To find the direction of the force exerted on the airplane by the air, we need to consider the forces acting on the airplane. In this case, the airplane is gaining altitude, which means there must be a force pushing it upwards against gravity.

(a) The force exerted on the airplane by the air can be broken down into two components: the vertical force and the horizontal force. The vertical force is responsible for the airplane's upwards acceleration and can be found using Newton's second law, F = ma, where F is the force, m is the mass of the airplane, and a is the upward acceleration.

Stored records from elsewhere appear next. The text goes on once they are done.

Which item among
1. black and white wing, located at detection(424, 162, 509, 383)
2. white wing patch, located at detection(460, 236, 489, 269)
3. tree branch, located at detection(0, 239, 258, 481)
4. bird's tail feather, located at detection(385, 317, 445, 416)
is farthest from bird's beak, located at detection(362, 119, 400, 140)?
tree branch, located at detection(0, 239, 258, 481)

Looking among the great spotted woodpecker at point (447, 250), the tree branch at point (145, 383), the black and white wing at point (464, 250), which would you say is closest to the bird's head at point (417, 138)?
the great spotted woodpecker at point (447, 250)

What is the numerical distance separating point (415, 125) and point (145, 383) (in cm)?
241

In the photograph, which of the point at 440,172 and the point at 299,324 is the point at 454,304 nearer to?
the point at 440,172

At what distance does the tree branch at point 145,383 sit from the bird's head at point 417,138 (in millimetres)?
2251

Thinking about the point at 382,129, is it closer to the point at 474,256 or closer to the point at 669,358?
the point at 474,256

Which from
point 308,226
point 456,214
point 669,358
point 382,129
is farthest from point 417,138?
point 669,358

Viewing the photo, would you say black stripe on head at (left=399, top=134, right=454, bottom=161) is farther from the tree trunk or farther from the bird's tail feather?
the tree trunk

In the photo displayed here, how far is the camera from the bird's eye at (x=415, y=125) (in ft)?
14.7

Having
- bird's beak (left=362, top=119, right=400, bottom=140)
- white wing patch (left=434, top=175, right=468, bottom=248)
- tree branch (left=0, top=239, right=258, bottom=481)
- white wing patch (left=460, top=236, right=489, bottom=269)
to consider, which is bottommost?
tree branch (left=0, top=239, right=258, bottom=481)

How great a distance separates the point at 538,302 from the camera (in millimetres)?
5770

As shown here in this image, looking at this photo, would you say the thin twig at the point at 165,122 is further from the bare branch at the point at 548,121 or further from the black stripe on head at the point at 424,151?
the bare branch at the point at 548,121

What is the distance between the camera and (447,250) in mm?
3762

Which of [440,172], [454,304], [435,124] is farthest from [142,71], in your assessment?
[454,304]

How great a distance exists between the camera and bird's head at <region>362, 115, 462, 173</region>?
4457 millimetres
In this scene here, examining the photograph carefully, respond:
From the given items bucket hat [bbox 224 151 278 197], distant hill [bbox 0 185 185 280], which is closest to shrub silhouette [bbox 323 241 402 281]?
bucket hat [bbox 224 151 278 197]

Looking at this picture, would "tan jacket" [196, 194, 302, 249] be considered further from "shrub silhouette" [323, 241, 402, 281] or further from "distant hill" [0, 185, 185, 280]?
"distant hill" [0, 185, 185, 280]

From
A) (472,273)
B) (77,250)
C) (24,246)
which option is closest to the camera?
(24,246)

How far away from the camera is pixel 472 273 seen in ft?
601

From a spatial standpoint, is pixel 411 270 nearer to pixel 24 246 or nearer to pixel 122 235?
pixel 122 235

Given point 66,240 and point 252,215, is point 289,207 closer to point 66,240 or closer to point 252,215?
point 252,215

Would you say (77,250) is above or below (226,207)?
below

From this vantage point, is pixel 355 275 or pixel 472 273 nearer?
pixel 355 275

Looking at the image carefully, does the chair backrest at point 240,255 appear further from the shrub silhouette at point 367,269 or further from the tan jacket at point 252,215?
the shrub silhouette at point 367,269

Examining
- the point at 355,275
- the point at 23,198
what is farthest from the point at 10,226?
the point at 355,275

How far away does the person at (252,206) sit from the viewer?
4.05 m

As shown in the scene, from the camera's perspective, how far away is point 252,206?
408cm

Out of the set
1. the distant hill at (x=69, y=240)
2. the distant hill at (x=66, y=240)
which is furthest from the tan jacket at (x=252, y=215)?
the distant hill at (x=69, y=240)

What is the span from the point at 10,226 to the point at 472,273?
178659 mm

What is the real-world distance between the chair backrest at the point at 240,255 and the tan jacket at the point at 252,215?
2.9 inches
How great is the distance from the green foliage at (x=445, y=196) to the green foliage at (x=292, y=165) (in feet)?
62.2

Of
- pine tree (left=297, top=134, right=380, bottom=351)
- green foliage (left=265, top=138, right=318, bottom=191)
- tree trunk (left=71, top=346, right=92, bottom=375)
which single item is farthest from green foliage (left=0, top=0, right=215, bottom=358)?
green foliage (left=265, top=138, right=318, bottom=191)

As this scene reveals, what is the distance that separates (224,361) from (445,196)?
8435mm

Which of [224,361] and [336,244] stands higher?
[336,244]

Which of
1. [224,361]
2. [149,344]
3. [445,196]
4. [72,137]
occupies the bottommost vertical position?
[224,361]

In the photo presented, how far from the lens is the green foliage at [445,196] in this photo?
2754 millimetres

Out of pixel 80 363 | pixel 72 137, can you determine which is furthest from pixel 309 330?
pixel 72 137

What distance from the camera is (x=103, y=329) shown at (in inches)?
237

From the given information, we know that the upward acceleration is 2.3 m/s and the mass of the airplane is 2800 kg. Plugging these values into the equation, we have:

F = m * a
F = 2800 kg * 2.3 m/s^2
F = 6440 N (upwards)

Therefore, the force exerted on the airplane by the air is 6440 N in the upward direction.

(b) To find the horizontal and vertical components of the airplane's acceleration, we need to consider the direction of the force due to the air. According to the question, the force due to the air has the same magnitude as in part (a) but is 2.0ᴼ closer to the vertical.

Let's break down the force due to the air into horizontal and vertical components. We'll label the horizontal component as F_horizontal and the vertical component as F_vertical.

Using trigonometry, we can find the values of F_horizontal and F_vertical:

F_horizontal = F * sin(2.0ᴼ)
F_vertical = F * cos(2.0ᴼ)

Substituting the value of F (6440 N), we have:

F_horizontal = 6440 N * sin(2.0ᴼ)
F_vertical = 6440 N * cos(2.0ᴼ)

Calculating these values, we get:

F_horizontal ≈ 222 N (in the direction closer to the vertical)
F_vertical ≈ 6432 N (in the upward direction)

Therefore, the horizontal component of the airplane's acceleration is approximately 222 N, directed closer to the vertical, and the vertical component of the acceleration is approximately 6432 N, directed upwards.